Batch Import
Performance Differences and Their Causes
When importing multiple updates into a document, using doc.importBatch(updates)
is significantly faster than importing updates individually. This performance difference stems from how data merging is handled in each approach.
import { LoroDoc } from "loro-crdt";
const doc = new LoroDoc();
doc.getText("text").update("Hello");
const update1 = doc.export({ mode: "update" });
const version = doc.version();
doc.getText("text").update("Hello World");
const update2 = doc.export({ mode: "update", from: version });
const newDoc1 = new LoroDoc();
newDoc1.importBatch([update1, update2]); // faster
const newDoc2 = new LoroDoc();
for (const update of [update1, update2]) { // slower
newDoc2.import(update);
}
Key Advantages of Import Batch
1. Single Diff Calculation
The most significant advantage is that import batch performs only one diff calculation.
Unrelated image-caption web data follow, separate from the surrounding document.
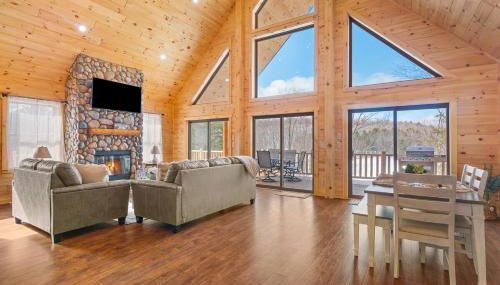 Luxury Log Cabin Lakefront, Game room & Fire Pit, - Foto 4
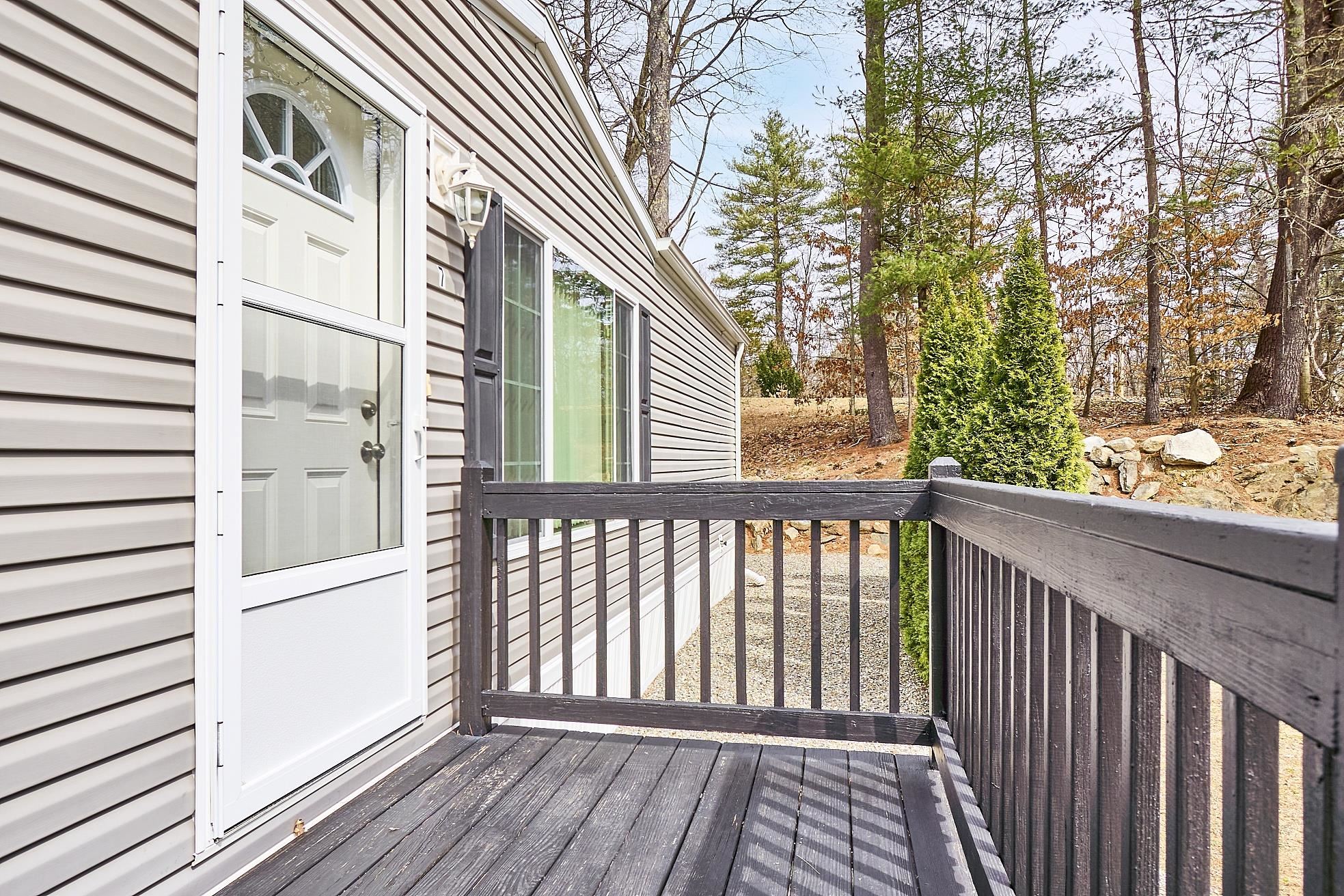 7 Elizabeth Road Sandown, NH 03873 - Photo 11 of 24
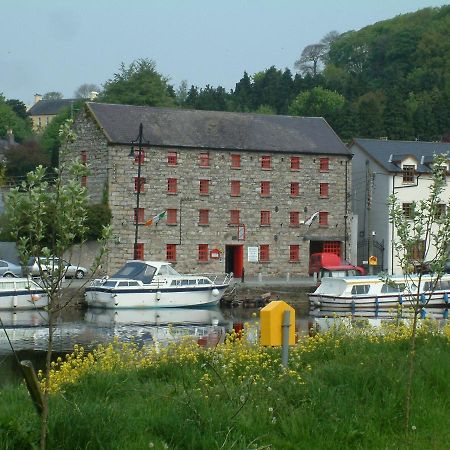 Waterside Guesthouse Graiguenamanagh Exteriör bild
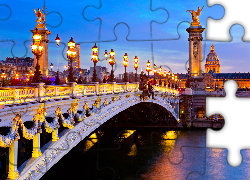 Francja, Paryż, Most Aleksandra III, Latarnie, Rzeka Sekwana
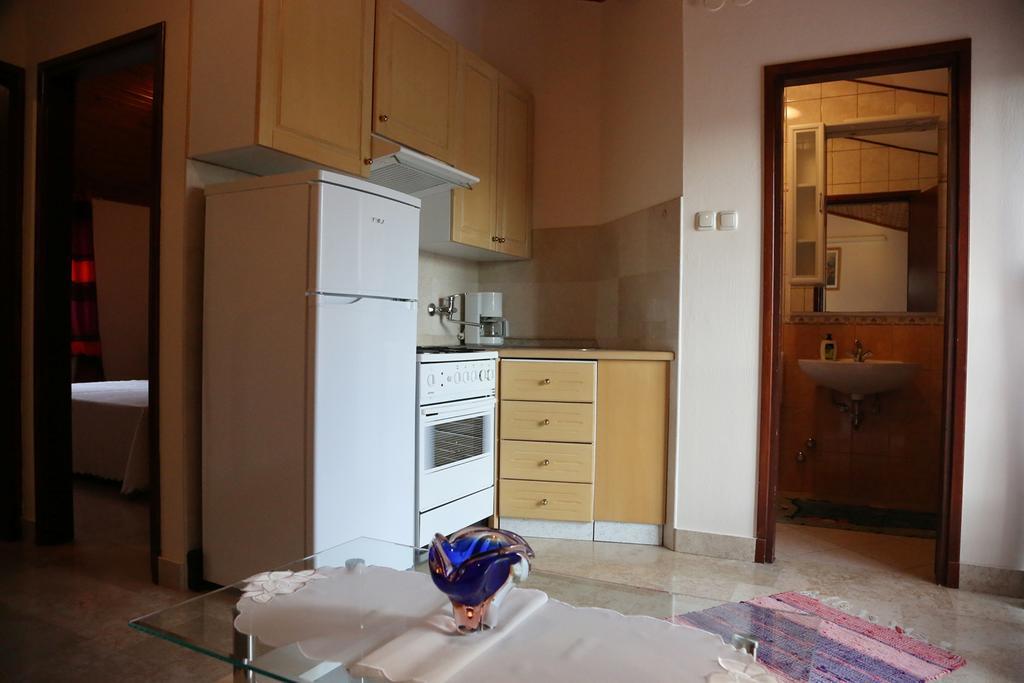 Apartments Max Врсар Экстерьер фото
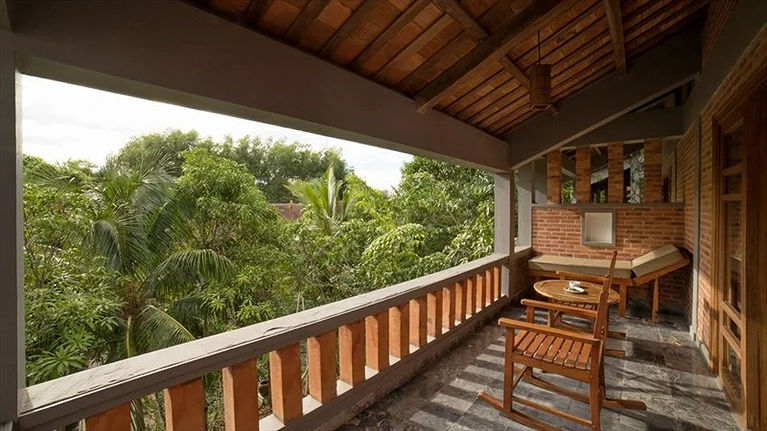 Ban công hướng vườn của Family Deluxe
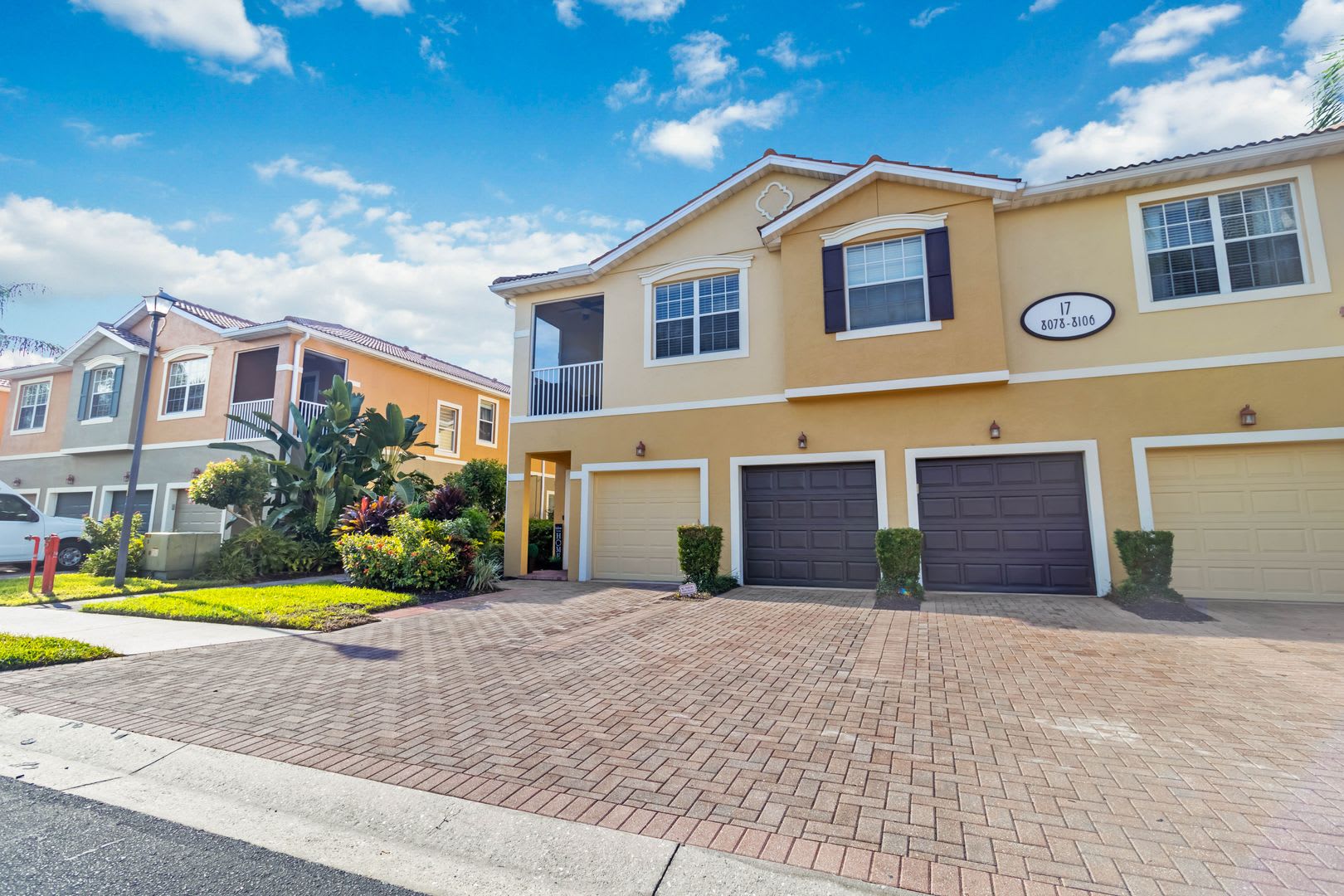 Exquisite & Breathtaking 2 Bedroom 2 Bath Condo Fully Furnished – photo 3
In contrast, each individual import follows these steps:
- Merge remote updates into local history
- Calculate document state changes from the current version to the merged version
- Apply the diff to the current document state
This diff calculation has fixed overhead costs that accumulate with each import. But doc.importBatch(...)
only performs one diff calculation, which is faster than multiple individual diff calculations.
2. Reduced Communication Overhead
Import batch also results in more concise events. Each individual import generates a new event, but doc.importBatch(...)
generates only a single event that contains all the changes.